夢。それは人がほぼ唯一無意識となる時に起こる現象である。無意識ということはつまり、肉体的にも魔術的にも無防備ということである。
「その痣の元になった魔術が夢を見せたのか、あるいは夢の内容が現実の君の体を蝕んだのか分からないが一つ言えることがある。この魔術を使用した奴は君のことを殺そうとしているね」
白威の強い言葉に夜幡は顔を強張らせる。
「君、どこかで恨みを買ったりしていないかい?」
「いや、そんなことはないと思います……学校でもそんなに目立っていないですし、友達もこんな回りくどいことをするような奴らじゃないですから。多分ですが……」
「まあまだ学生だしねぇ……」
しばし思案。沈黙の後、白威が思い出したように口を開く。
「そういえば、以前こんな依頼を受けたことがある。『夢で襲われていて、その度に女性に助けてもらう。この女性にお礼がしたいから探して欲しい』と言われてね。いざ探すとすぐに見つかったんだよ。その女性、彼のストーカーだったんだ。夢に干渉して顔を覚えて貰えば振り向いてくれるかもしれないと女性は言っていた。要は自作自演だね」
うわあ、と思わず悲鳴を漏らす夜幡。
「でも、僕にそんな魅力があるとは……」
「うーん……可能性で言えばある顔とは思うが」
「そうですかね?」
白威に言われて少しだけ自己肯定感が上がる。が、一瞬で覚める。仮にそうだとして、平気で傷をつけてくる女性がマトモとは思えない。

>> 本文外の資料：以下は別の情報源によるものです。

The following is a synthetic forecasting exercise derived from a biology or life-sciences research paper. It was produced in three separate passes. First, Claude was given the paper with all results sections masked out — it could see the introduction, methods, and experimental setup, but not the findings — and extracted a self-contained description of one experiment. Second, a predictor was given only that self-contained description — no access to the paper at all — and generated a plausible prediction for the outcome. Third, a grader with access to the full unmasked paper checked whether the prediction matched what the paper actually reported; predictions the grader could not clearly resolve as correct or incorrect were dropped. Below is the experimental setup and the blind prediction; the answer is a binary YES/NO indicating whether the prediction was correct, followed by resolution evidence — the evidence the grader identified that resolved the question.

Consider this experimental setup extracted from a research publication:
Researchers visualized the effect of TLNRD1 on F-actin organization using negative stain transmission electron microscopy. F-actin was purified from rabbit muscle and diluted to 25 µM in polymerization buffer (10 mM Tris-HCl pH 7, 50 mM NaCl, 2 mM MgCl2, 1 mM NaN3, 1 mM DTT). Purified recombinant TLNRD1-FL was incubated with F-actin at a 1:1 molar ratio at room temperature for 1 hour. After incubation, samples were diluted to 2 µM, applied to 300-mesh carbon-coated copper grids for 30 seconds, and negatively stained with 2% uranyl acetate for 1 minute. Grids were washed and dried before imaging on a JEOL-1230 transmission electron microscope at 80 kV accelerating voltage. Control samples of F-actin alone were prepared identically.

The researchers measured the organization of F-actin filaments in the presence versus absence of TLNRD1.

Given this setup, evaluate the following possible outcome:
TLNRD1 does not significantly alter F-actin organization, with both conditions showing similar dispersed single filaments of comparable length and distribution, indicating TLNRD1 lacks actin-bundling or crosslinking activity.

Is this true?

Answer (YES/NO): NO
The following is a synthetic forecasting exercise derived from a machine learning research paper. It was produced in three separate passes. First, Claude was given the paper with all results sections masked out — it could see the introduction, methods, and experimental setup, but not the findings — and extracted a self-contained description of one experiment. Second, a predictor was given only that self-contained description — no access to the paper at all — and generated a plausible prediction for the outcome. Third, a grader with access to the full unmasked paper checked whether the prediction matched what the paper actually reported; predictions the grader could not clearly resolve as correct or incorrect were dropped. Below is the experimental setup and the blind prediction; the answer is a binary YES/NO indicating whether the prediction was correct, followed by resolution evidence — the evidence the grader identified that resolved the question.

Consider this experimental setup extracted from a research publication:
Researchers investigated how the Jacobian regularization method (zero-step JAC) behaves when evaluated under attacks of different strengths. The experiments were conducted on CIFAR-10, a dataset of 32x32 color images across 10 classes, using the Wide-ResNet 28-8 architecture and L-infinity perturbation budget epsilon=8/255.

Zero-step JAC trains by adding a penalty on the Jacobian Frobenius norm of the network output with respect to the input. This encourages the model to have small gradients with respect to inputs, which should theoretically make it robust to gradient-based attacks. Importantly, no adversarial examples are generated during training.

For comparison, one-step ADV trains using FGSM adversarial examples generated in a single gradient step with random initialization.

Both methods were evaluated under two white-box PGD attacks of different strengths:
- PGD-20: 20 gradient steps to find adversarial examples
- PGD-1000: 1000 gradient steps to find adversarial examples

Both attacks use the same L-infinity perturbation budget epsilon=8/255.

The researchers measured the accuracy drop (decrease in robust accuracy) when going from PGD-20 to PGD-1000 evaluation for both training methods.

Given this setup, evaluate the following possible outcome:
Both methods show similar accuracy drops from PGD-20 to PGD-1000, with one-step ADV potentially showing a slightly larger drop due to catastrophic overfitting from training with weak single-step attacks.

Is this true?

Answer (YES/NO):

「——それで、君はこの夢を私に伝えてどうしたいのかな?」
本題に戻って、白威は夜幡に問うた。
少し考えて、夜幡は答える。
「まずは、危険を排除したいです。このままだと死にそうな気がするので」
それと、と夜幡は付け加える。
「兎の女性も気になります。もし、本当にずっと助けてくれていたのならお礼を言いたくて」
「君、私がさっき話したこと忘れていないか?」
「もし助けてくれていたならの話ですよ。ストーカーなら警察に突き出しますから」
夜幡は呆れる白威に必死に弁明する。
白威はため息をもう一つ吐き、机を指さす。
「よし、ではこの契約書にサインを」
彼女の指の先を追うと、いつの間にか一枚の紙とペンが用意されていた。これも魔術だろうか。
「ちゃんと読んでね。あとから何か言われたくないから」
驚く夜幡に白威は声を掛ける。
金額は後払い、時間制での料金発生、白威が怪我した場合の費用は別途請求……と、つい金額のところに目が引っ張られつつも、夜幡は読み終え、サインをする。
「よし、契約成立だね。じゃあ夜の十時にここに来てくれ」
「はい、分かりました」
そんな感じで。この物語は動き出した。